» **Aim**:
Please reproduce the listing below, switching every "camera" to "photographer" and keeping everything else unchanged.

────

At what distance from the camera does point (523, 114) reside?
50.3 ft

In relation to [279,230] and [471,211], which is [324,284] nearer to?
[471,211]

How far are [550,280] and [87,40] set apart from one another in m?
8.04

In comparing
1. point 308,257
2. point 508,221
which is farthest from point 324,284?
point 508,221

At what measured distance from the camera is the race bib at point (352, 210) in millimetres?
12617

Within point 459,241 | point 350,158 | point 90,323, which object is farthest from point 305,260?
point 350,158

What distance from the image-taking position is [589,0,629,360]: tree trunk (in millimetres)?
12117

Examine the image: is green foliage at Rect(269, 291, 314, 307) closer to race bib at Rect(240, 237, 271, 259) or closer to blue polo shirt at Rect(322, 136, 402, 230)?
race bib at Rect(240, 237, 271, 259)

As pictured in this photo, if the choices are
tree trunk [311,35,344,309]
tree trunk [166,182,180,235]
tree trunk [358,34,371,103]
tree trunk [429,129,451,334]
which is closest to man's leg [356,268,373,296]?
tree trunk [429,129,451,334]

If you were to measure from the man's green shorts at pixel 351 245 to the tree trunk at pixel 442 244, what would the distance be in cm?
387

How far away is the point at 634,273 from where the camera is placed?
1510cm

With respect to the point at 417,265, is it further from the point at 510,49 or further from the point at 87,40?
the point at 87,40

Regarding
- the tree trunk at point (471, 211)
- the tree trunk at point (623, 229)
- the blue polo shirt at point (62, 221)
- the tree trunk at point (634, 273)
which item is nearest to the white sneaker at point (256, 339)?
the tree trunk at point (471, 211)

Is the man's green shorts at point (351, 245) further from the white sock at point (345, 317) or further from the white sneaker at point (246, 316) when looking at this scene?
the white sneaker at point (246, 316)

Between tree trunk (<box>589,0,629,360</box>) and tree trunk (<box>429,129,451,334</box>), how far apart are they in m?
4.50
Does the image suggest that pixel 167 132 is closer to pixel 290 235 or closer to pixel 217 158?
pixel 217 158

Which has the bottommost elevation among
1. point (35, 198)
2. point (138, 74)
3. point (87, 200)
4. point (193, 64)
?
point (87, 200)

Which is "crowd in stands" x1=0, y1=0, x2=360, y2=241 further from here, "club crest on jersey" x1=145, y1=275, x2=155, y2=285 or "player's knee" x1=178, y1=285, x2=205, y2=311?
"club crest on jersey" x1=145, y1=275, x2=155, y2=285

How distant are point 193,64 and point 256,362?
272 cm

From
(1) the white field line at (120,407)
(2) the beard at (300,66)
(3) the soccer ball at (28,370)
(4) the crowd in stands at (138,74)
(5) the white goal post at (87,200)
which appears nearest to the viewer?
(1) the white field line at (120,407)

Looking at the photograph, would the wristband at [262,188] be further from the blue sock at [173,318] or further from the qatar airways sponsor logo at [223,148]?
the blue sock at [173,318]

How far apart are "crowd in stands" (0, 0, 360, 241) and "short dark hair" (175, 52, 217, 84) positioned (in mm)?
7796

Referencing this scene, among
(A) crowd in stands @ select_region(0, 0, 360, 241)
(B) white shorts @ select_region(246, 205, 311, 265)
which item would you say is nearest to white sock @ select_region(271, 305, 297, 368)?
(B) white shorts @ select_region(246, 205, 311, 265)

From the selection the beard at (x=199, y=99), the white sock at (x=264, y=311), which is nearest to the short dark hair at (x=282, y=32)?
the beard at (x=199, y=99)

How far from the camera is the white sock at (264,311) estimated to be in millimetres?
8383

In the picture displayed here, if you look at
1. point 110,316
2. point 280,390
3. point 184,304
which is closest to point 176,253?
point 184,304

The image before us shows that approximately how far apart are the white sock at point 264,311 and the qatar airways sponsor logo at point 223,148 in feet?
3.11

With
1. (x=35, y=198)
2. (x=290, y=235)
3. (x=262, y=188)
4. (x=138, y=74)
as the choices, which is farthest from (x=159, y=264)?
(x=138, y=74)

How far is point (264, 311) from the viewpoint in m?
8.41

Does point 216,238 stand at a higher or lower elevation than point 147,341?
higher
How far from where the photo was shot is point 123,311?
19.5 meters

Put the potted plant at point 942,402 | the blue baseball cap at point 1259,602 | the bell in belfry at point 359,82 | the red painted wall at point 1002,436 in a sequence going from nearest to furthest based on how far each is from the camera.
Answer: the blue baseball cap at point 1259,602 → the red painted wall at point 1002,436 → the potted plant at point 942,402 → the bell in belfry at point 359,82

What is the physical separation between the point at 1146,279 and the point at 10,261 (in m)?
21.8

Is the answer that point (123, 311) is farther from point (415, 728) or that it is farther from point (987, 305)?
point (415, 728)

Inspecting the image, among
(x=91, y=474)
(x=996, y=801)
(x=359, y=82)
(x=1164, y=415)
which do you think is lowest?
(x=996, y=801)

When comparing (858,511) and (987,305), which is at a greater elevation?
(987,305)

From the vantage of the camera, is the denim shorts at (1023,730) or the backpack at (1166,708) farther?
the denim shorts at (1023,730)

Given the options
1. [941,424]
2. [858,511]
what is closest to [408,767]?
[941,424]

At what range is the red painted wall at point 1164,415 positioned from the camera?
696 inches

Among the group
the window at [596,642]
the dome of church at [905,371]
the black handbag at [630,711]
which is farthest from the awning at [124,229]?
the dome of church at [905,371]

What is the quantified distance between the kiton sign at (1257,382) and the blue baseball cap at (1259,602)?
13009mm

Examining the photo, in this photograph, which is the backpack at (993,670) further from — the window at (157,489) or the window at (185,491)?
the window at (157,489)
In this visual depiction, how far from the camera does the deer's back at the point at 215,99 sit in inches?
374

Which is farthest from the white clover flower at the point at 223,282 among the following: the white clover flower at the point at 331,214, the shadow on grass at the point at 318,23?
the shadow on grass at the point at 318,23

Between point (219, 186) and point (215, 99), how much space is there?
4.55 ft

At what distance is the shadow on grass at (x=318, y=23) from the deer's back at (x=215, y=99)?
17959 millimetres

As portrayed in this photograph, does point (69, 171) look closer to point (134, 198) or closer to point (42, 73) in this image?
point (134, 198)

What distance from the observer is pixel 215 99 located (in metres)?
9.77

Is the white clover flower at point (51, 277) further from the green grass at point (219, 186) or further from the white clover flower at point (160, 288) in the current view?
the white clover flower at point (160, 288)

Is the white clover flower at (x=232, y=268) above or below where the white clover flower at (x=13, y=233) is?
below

────

» **Final answer**:
At what distance from the photographer does point (523, 114) reside?
50.3 ft

In relation to [279,230] and [471,211], which is [324,284] nearer to?
[471,211]

How far are [550,280] and [87,40] set apart from one another in m?
8.04

In comparing
1. point 308,257
2. point 508,221
which is farthest from point 324,284?
point 508,221

At what measured distance from the photographer is the race bib at point (352, 210) in millimetres?
12617

Within point 459,241 | point 350,158 | point 90,323, which object is farthest from point 305,260?
point 350,158

What distance from the image-taking position is [589,0,629,360]: tree trunk (in millimetres)?
12117

Examine the image: is green foliage at Rect(269, 291, 314, 307) closer to race bib at Rect(240, 237, 271, 259) or closer to blue polo shirt at Rect(322, 136, 402, 230)?
race bib at Rect(240, 237, 271, 259)

As pictured in this photo, if the choices are
tree trunk [311,35,344,309]
tree trunk [166,182,180,235]
tree trunk [358,34,371,103]
tree trunk [429,129,451,334]
which is closest to man's leg [356,268,373,296]?
tree trunk [429,129,451,334]

If you were to measure from the man's green shorts at pixel 351 245 to the tree trunk at pixel 442 244, what would the distance be in cm?
387

How far away is the point at 634,273 from where the photographer is placed?
1510cm

With respect to the point at 417,265, is it further from the point at 510,49 or further from the point at 87,40?
the point at 87,40

Regarding
- the tree trunk at point (471, 211)
- the tree trunk at point (623, 229)
- the blue polo shirt at point (62, 221)
- the tree trunk at point (634, 273)
which item is nearest to the white sneaker at point (256, 339)?
the tree trunk at point (471, 211)

Is the man's green shorts at point (351, 245) further from the white sock at point (345, 317) or further from the white sneaker at point (246, 316) when looking at this scene?
the white sneaker at point (246, 316)

Between tree trunk (<box>589,0,629,360</box>) and tree trunk (<box>429,129,451,334</box>), how far apart are they in m?
4.50
Does the image suggest that pixel 167 132 is closer to pixel 290 235 or closer to pixel 217 158?
pixel 217 158

Which has the bottommost elevation among
1. point (35, 198)
2. point (138, 74)
3. point (87, 200)
4. point (193, 64)
?
point (87, 200)

Which is "crowd in stands" x1=0, y1=0, x2=360, y2=241 further from here, "club crest on jersey" x1=145, y1=275, x2=155, y2=285 or "player's knee" x1=178, y1=285, x2=205, y2=311?
"club crest on jersey" x1=145, y1=275, x2=155, y2=285

How distant are point 193,64 and point 256,362?
272 cm

From
(1) the white field line at (120,407)
(2) the beard at (300,66)
(3) the soccer ball at (28,370)
(4) the crowd in stands at (138,74)
(5) the white goal post at (87,200)
which appears nearest to the viewer?
(1) the white field line at (120,407)

Looking at the photograph, would the wristband at [262,188] be further from the blue sock at [173,318] or further from the qatar airways sponsor logo at [223,148]?
the blue sock at [173,318]

How far apart are "crowd in stands" (0, 0, 360, 241) and "short dark hair" (175, 52, 217, 84) positioned (in mm)?
7796

Referencing this scene, among
(A) crowd in stands @ select_region(0, 0, 360, 241)
(B) white shorts @ select_region(246, 205, 311, 265)
which item would you say is nearest to white sock @ select_region(271, 305, 297, 368)?
(B) white shorts @ select_region(246, 205, 311, 265)

From the selection the beard at (x=199, y=99), the white sock at (x=264, y=311), which is nearest to the short dark hair at (x=282, y=32)?
the beard at (x=199, y=99)

How far from the photographer is the white sock at (264,311) estimated to be in millimetres?
8383

In the picture displayed here, if you look at
1. point 110,316
2. point 280,390
3. point 184,304
which is closest to point 176,253?
point 184,304

The image before us shows that approximately how far apart are the white sock at point 264,311 and the qatar airways sponsor logo at point 223,148 in feet?
3.11

With
1. (x=35, y=198)
2. (x=290, y=235)
3. (x=262, y=188)
4. (x=138, y=74)
as the choices, which is farthest from (x=159, y=264)?
(x=138, y=74)

How far is point (264, 311) from the viewpoint in m?
8.41

Does point 216,238 stand at a higher or lower elevation than point 147,341?
higher
How far from where the photo was shot is point 123,311?
19.5 meters

Put the potted plant at point 942,402 | the blue baseball cap at point 1259,602 | the bell in belfry at point 359,82 | the red painted wall at point 1002,436 in a sequence going from nearest to furthest based on how far each is from the photographer.
Answer: the blue baseball cap at point 1259,602 → the red painted wall at point 1002,436 → the potted plant at point 942,402 → the bell in belfry at point 359,82

What is the physical separation between the point at 1146,279 and the point at 10,261 (in m)?
21.8

Is the answer that point (123, 311) is farther from point (415, 728) or that it is farther from point (987, 305)?
point (415, 728)

Inspecting the image, among
(x=91, y=474)
(x=996, y=801)
(x=359, y=82)
(x=1164, y=415)
which do you think is lowest?
(x=996, y=801)

When comparing (858,511) and (987,305), which is at a greater elevation?
(987,305)

From the vantage of the photographer, is the denim shorts at (1023,730) or the backpack at (1166,708) farther?
the denim shorts at (1023,730)

Given the options
1. [941,424]
2. [858,511]
what is closest to [408,767]?
[941,424]

At what range is the red painted wall at point 1164,415 positioned from the photographer?
696 inches

Among the group
the window at [596,642]
the dome of church at [905,371]
the black handbag at [630,711]
which is farthest from the awning at [124,229]?
the dome of church at [905,371]

What is the quantified distance between the kiton sign at (1257,382) and the blue baseball cap at (1259,602)?
13009mm

Examining the photo, in this photograph, which is the backpack at (993,670) further from — the window at (157,489) or the window at (185,491)?
the window at (157,489)
In this visual depiction, how far from the photographer does the deer's back at the point at 215,99 sit in inches?
374

Which is farthest from the white clover flower at the point at 223,282 among the following: the white clover flower at the point at 331,214, the shadow on grass at the point at 318,23?
the shadow on grass at the point at 318,23

Between point (219, 186) and point (215, 99), how much space is there?
4.55 ft

At what distance is the shadow on grass at (x=318, y=23) from the deer's back at (x=215, y=99)?
17959 millimetres

As portrayed in this photograph, does point (69, 171) look closer to point (134, 198) or closer to point (42, 73) in this image?
point (134, 198)

What distance from the observer is pixel 215 99 located (in metres)?
9.77

Is the white clover flower at point (51, 277) further from the green grass at point (219, 186) or further from the white clover flower at point (160, 288) in the current view?
the white clover flower at point (160, 288)

Is the white clover flower at (x=232, y=268) above or below where the white clover flower at (x=13, y=233) is?
below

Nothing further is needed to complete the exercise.